2023 - Nevada, Colorado, Arizona, and Utah
Approach to the Grand Canyon - Wednesday, June 21
We drove from Las Vegas, Nevada into Arizona, then Utah. In Hurricane, Utah, we stopped for a late lunch at Lonny Boy’s BBQ. They had a good, friendly atmosphere and the best bathroom signs I've seen in a while. They proclaim they were voted 'the best in the region' but the food seemed merely acceptable. So we decided, okay, no more barbeque in this region.
We are spoiled by our hometown Frederick being a foodie spot. We came to Lonny Boy's during its off hours, after the lunch rush. Most of the food was pretty okay. And the one thing the restaurant made for us on the spot (because they were out) was the fried cauliflower and it was the best item we received. I haven't had fried cauliflower before but I really enjoyed this stuff. It made me wonder if the rest of the plate would have been better if it had been made fresh.
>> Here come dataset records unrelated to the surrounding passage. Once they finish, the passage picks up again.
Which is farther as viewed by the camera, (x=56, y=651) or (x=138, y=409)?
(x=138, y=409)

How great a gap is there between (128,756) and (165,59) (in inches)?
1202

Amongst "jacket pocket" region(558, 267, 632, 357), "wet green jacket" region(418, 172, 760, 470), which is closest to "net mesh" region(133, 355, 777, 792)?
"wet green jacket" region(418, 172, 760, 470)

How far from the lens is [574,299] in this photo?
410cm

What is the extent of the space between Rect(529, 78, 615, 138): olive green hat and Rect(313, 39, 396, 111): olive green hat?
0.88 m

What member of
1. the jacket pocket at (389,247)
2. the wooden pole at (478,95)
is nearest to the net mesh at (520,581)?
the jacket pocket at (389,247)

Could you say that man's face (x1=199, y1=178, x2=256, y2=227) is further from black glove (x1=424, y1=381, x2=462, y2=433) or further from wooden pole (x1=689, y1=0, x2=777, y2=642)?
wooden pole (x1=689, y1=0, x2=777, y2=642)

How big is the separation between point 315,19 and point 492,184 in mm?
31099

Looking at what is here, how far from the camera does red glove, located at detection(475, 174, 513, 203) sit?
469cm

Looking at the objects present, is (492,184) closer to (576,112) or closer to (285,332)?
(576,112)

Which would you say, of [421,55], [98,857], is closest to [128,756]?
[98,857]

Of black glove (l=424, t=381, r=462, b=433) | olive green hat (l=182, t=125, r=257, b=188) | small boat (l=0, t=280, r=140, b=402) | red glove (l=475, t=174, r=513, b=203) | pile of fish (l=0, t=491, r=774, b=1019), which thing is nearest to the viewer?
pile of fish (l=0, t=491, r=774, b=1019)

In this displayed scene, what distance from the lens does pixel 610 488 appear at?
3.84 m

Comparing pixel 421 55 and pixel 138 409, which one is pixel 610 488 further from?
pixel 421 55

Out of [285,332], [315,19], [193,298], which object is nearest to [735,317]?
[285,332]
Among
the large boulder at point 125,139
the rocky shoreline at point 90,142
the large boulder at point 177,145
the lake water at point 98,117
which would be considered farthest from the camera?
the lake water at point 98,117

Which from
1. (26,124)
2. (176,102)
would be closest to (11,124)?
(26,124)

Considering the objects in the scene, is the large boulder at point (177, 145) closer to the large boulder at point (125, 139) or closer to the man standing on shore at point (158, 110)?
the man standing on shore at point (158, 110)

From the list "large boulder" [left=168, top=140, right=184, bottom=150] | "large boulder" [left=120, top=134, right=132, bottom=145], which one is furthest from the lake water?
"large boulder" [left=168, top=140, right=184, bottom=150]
Seems likely.
Driving conversation observations:
1. Utah in this corner is a lot like Arizona, no surprise
2. The border with Arizona is flocked with liquor stores even though Utah is a not dry state
3. We guess Utah has higher liquor taxes
Grand Canyon - Thursday, June 22
This was the first day of doing more than traveling. We weren't just walking around small towns. We drove from our Quality Inn in Kanab, Utah to the north side of the Grand Canyon, Arizona. The north side of the canyon is the less popular one. The geography is more difficult, so the area offers fewer options for places to stay. That's why our drive took hours, mostly in the dark.
At the Grand Canyon National Park, we discovered the staff wouldn't let us into the buildings. During the winter and spring, heavy snows had burst the park's pipe system during the melt. Park staff were bringing the buildings online in stages. In this third stage during which we'd arrived, the park had endured a setback. They had been trucking about 20,000 gallons of water up the mountain each day while they re-initiated the fixed pipe system. But the first attempt at putting water in the pipes revealed more broken pipes than had been visible before. (The pipes are underground so big leaks had essentially been hiding these smaller leaks.)
We wanted coffee but there was none to be had except for staff. The staff took pity on us after a bit, though, and brought up coffee for us. (Yay!) After, we hiked around the north rim of the canyon following the staff recommendations.
When we returned to the buildings of the north side visitor center, we hooked up with the Grand Canyon Mule Rides company. We had bought positions in their tour down into the canyon and back.
The ride down is easier on the mules but harder on the people. The trail is rough and you have to continuously lean back to keep from being thrown forward and off your mount. From the beginning of what would seem to be a light effort led by our animals, we were working pretty hard.
Diane's mule, Suzie Q, was an angel. Mine, Tom, was a rascal. He tried to give me the brush-off as soon as we entered the trail. (A brush off is when your horse or mule rubs up against a rock wall or tree in the hope of rubbing away the saddle, stirrups, and, with those, a troublesome freeloader - you.) I had to do a bit of negotiation with him. After half an hour, we had settled into our roles and Tom had resigned himself to yet another plod down and up his over-familiar mountain track.
At the midpoint, the humans in our troop dismounted. We shook our legs, reacquainted ourselves with walking, took pictures, got drinks of water, and generally explored the sights of the canyon.
On the way back up, which was an easier ride for me, Tom the mule got tired. As a consequence, he became extremely well behaved. I had to kick him forward a few times and he responded fairly well. He gave me an exhausted sigh each time. On the last stage of the climb, he tried but could not catch Susie Q. The mile uphill had worn him out.
As a bonus, our human guide, Quince, seemed competent about more than horses. He knew about Grand Canyon history, native flora and fauna, and other important details you would expect from a guide. His jokes were terrible, the product of a thousand tellings, but even so they held a bit of charm.
After we finished the Grand Canyon tour, we stopped at a Navajo-run restaurant for lunch. I opted for the Navajo taco, which is based on flatbread the Navajo developed when forced onto their reservation with low rations. It also seemed to be the basis of their dessert, which is ‘fry bread.’ Fry bread is the same light flatbread coated in sugar or powdered sugar. (Probably everyone knows that but me.)